▶ [Given instruction]:
Find the line that contains "If comparing the". Then set down that line and all the lines after it, to the end of the records, exactly and with nothing added.

------ Entries

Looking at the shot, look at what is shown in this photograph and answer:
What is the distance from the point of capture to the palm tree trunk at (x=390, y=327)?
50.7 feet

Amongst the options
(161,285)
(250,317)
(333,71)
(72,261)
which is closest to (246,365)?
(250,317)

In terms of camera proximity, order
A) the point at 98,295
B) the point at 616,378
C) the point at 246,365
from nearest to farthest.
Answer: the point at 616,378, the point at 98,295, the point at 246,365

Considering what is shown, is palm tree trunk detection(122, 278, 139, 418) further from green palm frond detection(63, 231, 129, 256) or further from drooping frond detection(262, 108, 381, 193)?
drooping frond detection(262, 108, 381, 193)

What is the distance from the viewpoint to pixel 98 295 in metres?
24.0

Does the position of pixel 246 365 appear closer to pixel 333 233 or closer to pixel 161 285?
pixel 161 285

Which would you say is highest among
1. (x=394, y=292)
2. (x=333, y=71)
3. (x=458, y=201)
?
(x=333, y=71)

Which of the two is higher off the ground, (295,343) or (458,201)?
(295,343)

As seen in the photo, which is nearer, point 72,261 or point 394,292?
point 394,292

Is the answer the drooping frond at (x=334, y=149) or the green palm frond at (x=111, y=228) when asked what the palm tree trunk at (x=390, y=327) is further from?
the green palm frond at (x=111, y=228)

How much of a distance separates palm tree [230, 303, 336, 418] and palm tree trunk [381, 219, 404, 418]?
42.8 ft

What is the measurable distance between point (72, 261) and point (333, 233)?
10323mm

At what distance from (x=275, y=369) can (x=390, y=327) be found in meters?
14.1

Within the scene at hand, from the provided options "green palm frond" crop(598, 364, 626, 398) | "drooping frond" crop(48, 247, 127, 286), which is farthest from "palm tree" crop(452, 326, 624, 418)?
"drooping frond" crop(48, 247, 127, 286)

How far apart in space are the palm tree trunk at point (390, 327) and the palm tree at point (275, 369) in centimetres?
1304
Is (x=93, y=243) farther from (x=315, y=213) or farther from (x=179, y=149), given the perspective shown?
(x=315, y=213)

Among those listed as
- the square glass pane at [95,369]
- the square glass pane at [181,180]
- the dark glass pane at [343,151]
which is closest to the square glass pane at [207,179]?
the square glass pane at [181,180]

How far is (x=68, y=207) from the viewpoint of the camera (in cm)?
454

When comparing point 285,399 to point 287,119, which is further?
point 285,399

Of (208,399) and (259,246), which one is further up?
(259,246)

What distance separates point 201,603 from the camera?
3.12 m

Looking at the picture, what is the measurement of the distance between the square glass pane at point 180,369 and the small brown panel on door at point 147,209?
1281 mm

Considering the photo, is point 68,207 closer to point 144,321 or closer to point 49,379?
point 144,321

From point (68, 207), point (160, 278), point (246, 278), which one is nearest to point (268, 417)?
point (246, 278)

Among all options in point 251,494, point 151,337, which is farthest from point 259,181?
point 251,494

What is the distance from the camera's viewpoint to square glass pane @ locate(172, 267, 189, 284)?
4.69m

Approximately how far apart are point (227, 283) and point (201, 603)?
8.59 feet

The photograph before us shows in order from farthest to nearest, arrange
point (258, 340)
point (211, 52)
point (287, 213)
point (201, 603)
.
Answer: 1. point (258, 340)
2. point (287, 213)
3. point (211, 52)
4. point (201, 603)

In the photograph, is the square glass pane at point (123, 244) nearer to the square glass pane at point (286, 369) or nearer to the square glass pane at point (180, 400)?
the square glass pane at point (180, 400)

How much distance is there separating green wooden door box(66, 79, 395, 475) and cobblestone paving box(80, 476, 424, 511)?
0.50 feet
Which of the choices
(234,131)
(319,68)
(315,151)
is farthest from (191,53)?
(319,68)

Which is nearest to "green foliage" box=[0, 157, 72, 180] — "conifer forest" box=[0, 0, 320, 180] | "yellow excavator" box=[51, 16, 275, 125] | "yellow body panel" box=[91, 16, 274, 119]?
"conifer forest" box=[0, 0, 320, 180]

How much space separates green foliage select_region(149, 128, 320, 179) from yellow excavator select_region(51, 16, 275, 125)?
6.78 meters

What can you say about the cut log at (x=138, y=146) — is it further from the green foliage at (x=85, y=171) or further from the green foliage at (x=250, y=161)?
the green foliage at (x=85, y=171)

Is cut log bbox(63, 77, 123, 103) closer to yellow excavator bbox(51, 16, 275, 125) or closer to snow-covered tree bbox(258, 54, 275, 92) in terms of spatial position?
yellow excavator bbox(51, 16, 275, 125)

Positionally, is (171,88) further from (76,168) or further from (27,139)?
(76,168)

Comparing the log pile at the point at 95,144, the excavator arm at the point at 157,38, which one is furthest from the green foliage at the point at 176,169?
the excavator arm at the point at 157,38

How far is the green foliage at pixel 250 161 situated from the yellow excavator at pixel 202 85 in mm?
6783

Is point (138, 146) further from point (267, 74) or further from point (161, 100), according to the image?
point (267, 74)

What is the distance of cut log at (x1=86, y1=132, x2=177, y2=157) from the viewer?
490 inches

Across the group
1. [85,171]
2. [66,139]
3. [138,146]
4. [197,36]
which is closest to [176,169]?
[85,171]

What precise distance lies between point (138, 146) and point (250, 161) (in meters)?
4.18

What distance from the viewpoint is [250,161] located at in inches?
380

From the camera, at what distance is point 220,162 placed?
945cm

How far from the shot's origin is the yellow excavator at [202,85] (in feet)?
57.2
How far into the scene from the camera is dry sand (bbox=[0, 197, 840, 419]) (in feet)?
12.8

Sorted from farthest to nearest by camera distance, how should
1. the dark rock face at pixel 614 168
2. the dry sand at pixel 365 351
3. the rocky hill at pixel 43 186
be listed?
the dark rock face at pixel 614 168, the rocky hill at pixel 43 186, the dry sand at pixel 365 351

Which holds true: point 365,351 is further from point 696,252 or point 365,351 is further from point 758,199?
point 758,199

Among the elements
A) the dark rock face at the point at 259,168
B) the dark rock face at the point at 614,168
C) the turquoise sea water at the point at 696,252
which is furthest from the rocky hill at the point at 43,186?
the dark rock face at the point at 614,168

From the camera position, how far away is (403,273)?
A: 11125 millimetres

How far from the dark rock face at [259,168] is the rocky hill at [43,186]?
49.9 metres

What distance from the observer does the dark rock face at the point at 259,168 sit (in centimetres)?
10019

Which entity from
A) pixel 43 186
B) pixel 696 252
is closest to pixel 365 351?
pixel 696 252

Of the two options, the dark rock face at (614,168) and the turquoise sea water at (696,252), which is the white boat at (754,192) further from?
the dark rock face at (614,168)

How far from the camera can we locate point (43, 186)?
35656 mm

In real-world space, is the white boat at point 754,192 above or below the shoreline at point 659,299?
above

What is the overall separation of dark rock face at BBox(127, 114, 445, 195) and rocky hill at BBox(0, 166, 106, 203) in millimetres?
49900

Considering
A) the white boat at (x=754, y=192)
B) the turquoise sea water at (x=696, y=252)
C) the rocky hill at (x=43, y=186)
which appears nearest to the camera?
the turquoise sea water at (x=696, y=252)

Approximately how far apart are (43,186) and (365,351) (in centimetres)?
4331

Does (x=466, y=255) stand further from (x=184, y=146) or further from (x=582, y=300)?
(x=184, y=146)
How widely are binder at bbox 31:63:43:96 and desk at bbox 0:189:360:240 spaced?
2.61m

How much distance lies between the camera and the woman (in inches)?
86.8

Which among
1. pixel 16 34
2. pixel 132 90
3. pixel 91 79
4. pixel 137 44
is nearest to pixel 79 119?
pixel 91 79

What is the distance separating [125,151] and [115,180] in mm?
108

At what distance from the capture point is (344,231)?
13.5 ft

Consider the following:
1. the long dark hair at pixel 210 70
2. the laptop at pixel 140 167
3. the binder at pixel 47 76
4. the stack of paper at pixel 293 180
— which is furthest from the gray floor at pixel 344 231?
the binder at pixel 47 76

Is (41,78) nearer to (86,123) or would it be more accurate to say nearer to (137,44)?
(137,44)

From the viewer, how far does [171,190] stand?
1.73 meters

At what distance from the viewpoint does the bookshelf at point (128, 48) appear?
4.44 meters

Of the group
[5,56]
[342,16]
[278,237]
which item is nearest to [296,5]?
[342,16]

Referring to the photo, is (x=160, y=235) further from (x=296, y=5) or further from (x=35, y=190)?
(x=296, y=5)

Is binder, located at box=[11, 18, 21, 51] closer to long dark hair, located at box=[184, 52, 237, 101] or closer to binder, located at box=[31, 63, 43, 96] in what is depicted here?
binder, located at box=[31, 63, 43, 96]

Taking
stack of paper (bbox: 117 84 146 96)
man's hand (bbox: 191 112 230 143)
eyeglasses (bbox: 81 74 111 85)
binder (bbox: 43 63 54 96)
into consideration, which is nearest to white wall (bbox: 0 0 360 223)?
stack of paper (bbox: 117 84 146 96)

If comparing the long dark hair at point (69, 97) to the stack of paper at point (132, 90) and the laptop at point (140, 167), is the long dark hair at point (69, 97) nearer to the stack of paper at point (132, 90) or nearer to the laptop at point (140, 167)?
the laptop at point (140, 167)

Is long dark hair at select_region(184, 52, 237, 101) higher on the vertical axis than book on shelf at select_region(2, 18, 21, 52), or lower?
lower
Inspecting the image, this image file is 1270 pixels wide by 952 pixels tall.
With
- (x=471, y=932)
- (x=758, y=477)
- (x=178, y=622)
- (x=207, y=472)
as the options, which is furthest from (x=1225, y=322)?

------------

▶ [Response]:
If comparing the long dark hair at point (69, 97) to the stack of paper at point (132, 90) and the laptop at point (140, 167), is the long dark hair at point (69, 97) nearer to the stack of paper at point (132, 90) or nearer to the laptop at point (140, 167)?
the laptop at point (140, 167)

Is long dark hair at select_region(184, 52, 237, 101) higher on the vertical axis than book on shelf at select_region(2, 18, 21, 52), or lower?
lower
Inspecting the image, this image file is 1270 pixels wide by 952 pixels tall.
With
- (x=471, y=932)
- (x=758, y=477)
- (x=178, y=622)
- (x=207, y=472)
as the options, which is furthest from (x=1225, y=322)?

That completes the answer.